> Document extract
Shopping is social.

Amidst the moans being heard from bricks and mortar retailers, you can still see in almost any store you choose to enter, opportunities to make the experience of shopping easier.

If it was more social, friendly, service oriented in stores, it follows that shoppers would find it easier to part with their money. Human beings are social animals, we herd, and congregate around things that interest  and engage us, so it seems possible to dream up strategies that enable that behavior in a store, to make it an attractive occasion to go there, even if it is to your local supermarket, there are opportunities to reconstruct the experience.

Many consumers in high value categories, from furniture to electronics and whitegoods, are “showrooming”, doing some research on-line, then going into showrooms to have a look at the short list in the physical state, then go out and buy on line. Notice the disconnect there, sales people let them out of the showroom not just without a sale, but without permission to continue the nascent relationship.

On the other hand, I wandered into the Apple store last week, seeking information for a client, went back the next day for an information session targeted at the specific questions I had, and yesterday got a targeted email offering solutions to the problems I outlined in the session.

> Excerpted data
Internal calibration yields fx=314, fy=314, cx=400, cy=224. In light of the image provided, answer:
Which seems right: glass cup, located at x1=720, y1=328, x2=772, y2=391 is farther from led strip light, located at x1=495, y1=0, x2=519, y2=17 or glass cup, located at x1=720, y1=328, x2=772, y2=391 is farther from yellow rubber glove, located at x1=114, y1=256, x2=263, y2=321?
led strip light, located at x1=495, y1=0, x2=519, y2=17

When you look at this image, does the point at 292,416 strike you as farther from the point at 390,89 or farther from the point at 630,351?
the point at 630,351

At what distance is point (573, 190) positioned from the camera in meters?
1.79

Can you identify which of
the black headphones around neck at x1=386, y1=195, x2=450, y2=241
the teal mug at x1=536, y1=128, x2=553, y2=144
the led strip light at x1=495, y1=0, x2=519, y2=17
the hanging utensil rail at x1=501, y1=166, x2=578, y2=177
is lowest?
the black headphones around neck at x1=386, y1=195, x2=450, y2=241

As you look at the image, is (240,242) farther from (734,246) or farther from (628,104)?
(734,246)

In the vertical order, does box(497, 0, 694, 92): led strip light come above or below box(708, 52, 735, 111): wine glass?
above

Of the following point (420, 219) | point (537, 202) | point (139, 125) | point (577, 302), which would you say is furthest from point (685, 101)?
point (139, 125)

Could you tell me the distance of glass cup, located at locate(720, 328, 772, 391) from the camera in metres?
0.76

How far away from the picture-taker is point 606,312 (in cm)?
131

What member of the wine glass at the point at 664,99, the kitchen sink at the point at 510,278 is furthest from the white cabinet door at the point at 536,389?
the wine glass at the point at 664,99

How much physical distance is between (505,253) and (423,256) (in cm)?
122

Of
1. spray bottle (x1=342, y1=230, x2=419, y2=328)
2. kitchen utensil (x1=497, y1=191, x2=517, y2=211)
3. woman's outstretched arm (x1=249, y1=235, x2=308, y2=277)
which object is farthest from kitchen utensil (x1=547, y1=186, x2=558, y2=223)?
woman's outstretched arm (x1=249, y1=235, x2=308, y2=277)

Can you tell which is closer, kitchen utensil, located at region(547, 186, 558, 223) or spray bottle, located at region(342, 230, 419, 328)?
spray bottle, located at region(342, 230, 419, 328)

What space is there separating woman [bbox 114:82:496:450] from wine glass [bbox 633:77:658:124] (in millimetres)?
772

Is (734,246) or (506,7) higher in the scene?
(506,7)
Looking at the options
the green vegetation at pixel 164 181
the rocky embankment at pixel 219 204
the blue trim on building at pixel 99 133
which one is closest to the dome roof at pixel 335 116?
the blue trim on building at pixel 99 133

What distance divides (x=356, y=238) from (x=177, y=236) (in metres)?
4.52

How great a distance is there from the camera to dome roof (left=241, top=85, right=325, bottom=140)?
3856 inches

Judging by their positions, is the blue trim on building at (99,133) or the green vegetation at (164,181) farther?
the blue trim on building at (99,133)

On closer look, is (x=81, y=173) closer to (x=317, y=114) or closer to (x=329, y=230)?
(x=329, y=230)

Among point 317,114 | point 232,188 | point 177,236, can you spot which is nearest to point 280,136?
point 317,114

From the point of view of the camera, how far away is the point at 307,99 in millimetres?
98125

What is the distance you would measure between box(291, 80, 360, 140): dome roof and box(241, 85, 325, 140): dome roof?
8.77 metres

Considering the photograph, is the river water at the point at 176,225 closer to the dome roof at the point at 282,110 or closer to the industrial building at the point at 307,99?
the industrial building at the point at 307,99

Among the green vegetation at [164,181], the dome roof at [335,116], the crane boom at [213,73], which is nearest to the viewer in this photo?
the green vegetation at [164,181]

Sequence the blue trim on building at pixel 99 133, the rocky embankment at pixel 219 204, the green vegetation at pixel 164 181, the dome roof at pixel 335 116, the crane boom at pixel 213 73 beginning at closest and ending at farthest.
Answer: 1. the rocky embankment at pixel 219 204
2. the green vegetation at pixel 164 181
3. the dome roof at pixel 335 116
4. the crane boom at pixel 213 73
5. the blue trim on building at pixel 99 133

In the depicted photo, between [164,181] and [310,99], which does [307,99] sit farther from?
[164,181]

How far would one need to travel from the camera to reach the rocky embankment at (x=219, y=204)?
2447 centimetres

> Short task
In the piece on shopping being social, what do consumers who are "showrooming" do after viewing their short list in the physical showroom?

> Expected answer
They go out and buy online.